August 27, 2020
Partnership Provides 2020 Data Demonstrating 4.36% Assumption-Based Cut to Home Health Must Be Reversed – Urges Elimination of Further Rate Cuts
WASHINGTON – The Partnership for Quality Home Healthcare – a coalition of home health leaders dedicated to developing innovative reforms to improve the program integrity, quality, and efficiency of home healthcare for our nation’s seniors – submitted comments this week to the Centers for Medicare & Medicaid Services (CMS) in response to the CY 2021 Home Health Prospective Payment System (“HH PPS”) Proposed Rule.

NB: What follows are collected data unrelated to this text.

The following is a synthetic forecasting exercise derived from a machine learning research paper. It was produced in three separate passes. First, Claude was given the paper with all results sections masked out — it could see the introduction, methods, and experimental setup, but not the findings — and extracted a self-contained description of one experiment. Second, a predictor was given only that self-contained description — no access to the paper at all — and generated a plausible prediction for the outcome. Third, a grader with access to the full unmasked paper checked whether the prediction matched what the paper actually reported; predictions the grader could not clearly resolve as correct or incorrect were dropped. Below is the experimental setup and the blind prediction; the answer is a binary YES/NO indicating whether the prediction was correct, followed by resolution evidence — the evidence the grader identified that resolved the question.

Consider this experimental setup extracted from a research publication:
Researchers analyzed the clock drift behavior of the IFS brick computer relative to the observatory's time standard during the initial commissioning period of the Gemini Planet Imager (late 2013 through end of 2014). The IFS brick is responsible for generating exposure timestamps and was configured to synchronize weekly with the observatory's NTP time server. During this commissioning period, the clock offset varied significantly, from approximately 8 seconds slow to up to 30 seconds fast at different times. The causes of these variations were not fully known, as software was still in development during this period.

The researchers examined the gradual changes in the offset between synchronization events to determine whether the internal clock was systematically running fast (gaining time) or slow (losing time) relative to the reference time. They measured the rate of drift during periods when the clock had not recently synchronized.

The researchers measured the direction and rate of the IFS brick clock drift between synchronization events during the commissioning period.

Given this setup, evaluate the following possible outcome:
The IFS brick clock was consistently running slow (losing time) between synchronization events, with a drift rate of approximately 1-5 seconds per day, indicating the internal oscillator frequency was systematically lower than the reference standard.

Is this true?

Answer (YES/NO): NO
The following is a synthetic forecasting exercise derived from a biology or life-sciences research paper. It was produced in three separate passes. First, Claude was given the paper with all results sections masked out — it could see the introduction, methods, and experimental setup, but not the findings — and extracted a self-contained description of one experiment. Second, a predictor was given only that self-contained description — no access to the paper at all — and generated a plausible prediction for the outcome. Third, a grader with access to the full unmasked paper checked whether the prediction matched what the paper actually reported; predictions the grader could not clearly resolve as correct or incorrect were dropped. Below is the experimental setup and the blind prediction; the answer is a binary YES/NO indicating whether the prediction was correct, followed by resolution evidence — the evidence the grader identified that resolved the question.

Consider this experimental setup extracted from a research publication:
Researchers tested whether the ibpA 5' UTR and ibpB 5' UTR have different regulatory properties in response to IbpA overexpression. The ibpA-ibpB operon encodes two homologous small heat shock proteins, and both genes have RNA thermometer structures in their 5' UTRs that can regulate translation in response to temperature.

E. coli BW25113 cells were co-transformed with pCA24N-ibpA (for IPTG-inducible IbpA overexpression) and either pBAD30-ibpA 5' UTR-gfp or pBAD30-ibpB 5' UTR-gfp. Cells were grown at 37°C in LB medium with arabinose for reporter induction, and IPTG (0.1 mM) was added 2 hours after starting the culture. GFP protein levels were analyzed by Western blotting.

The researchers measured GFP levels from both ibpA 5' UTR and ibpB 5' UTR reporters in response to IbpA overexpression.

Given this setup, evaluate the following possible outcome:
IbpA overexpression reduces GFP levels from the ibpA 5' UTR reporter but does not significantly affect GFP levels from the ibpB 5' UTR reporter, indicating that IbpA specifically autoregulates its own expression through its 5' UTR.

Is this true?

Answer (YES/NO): NO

In addition to commenting specifically on the policies included in the proposed rule, the Partnership offered comments regarding the impact of COVID-19 on patient care.
The Partnership’s comments focus largely on the implementation of the Patient Driven Groupings Model (“PDGM”), including assumptions (actuarial and behavioral) that were intended to keep payments level, however, have actually resulted in significant cuts to home health payments. These cuts negatively impact both patient access and care delivery at a time when home health care providers are facing enormous challenges due to the COVID-19 public health emergency.

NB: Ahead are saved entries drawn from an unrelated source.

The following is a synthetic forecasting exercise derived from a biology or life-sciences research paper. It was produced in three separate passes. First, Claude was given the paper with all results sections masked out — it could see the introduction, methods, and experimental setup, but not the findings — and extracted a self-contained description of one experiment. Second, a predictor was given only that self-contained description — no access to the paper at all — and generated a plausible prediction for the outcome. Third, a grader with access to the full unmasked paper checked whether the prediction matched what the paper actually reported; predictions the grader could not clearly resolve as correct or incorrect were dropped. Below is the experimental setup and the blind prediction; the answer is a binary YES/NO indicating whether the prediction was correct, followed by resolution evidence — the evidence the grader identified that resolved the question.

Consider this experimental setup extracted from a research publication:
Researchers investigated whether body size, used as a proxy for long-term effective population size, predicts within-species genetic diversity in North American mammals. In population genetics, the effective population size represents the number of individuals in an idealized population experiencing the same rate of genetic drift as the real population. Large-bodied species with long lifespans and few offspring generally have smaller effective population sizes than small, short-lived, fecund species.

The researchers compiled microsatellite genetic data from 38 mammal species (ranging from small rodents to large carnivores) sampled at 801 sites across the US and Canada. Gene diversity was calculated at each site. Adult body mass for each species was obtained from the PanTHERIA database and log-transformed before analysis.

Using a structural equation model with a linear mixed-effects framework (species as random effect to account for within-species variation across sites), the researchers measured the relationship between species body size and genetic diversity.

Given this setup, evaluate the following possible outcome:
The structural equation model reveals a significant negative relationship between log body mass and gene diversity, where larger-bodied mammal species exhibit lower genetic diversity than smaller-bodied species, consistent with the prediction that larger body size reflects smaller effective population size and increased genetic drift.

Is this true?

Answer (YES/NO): YES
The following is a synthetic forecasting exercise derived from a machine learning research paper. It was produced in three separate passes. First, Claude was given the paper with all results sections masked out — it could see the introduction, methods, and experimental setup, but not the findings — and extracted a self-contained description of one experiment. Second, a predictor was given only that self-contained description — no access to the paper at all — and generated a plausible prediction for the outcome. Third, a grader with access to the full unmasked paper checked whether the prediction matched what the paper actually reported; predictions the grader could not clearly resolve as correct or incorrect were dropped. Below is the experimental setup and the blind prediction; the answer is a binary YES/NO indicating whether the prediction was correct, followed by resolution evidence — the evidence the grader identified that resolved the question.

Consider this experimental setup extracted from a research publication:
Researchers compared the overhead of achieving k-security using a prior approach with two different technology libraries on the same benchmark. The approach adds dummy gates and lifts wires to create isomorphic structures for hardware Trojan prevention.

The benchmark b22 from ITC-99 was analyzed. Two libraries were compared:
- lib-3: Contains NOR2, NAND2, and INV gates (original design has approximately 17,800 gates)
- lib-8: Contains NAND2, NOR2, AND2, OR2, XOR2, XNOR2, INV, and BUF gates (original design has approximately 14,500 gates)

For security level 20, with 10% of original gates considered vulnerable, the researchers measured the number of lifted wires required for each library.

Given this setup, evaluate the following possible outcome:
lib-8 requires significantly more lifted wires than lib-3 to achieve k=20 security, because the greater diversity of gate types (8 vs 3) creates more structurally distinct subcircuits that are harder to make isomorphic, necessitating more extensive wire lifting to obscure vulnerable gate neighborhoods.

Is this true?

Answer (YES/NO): YES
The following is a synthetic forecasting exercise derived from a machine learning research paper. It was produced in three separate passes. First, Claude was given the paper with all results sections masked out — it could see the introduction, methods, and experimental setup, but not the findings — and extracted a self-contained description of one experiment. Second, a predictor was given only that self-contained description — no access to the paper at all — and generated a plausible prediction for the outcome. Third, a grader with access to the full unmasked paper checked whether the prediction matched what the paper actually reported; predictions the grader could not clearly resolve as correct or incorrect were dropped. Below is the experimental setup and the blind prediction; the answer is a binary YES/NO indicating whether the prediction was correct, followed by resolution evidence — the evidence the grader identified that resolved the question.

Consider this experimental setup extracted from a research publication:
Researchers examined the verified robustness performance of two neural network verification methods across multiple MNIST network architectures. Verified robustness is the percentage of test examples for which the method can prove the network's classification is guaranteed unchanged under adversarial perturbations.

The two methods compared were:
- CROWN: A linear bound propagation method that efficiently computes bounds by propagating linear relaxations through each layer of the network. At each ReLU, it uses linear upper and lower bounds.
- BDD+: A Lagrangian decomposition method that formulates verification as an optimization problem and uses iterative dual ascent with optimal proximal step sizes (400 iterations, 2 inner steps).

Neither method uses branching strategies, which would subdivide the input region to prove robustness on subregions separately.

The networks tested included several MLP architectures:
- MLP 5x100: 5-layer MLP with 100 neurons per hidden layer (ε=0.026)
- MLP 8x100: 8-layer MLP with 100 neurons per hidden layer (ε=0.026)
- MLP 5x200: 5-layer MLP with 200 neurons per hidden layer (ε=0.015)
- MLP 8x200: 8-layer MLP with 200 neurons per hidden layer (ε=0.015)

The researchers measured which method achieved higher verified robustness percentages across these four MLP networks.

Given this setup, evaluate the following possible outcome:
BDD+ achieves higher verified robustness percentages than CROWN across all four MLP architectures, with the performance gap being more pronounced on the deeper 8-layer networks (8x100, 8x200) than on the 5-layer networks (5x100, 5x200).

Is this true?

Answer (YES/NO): NO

As part of their comments, the Partnership outlines the results of an analysis of 2020 Medicare data completed by Dobson | DaVanzo & Associates, LLC – a health economics and policy consulting firm – which concludes that home health provider’s actual behaviors have been inconsistent with two of the three behavioral assumptions described by CMS in the CY 2020 HH PPS final rule as the basis for their estimate and justification for the prospective reduction to home health payments to ensure budget neutrality. The 2020 actual data confirms that the assumptions used as the basis of the 4.36 percent rate reduction were incorrect and did not reflect actual provider behavior thus far in 2020.

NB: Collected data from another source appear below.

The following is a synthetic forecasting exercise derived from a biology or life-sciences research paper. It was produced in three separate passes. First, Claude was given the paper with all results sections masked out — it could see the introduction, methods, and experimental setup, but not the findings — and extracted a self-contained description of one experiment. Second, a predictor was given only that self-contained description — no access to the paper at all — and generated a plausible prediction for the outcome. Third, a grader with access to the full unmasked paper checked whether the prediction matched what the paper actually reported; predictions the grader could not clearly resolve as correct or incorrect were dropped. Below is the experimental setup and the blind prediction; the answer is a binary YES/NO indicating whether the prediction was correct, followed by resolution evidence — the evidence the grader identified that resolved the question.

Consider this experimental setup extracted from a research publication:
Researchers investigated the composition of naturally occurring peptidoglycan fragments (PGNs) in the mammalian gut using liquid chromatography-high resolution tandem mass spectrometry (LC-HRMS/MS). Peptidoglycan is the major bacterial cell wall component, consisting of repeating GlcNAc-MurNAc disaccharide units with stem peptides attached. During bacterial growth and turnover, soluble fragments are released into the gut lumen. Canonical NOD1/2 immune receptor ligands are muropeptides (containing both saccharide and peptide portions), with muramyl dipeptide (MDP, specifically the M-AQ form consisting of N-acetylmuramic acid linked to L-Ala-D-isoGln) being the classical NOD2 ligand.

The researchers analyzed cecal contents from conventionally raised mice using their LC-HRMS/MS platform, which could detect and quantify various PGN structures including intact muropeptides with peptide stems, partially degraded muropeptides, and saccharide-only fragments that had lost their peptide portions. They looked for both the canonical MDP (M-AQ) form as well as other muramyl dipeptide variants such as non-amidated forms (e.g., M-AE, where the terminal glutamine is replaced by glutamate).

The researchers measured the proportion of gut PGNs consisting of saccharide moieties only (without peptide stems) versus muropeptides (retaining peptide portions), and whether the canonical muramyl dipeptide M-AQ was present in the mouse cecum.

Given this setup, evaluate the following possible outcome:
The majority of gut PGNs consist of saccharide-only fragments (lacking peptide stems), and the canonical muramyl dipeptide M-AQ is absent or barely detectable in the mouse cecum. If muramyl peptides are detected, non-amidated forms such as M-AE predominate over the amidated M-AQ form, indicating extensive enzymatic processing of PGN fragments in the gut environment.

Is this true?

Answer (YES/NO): YES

“Their analysis and findings from the first half of 2020 cast significant doubt regarding the accuracy of these behavioral adjustments being applied going forward,” the letter states. “The Partnership believes these findings, which are based on actual Medicare claims data from the first four months of CY 2020, provide justification for CMS to discard any previous CMS theoretical assumptions and projections of providers’ behavioral response to PDGM, and provide more than a sufficient basis to remove the -4.36 percent behavioral adjustment for CY 2021.”
According to the analysis, the two areas where the CY 2020 actual data did not align with CMS’ assumptions were in the Clinical Group Coding and low-utilization payment adjustment (LUPAs) threshold:
- Regarding clinical group coding, CMS made assumptions that HHAs would likely change their documentation and coding practices in 100 percent of the cases and put the highest paying diagnosis code as the principal diagnosis code in order to generate higher-paying clinical group, however, the Dobson | DaVanzo analysis indicates that did not actually occur.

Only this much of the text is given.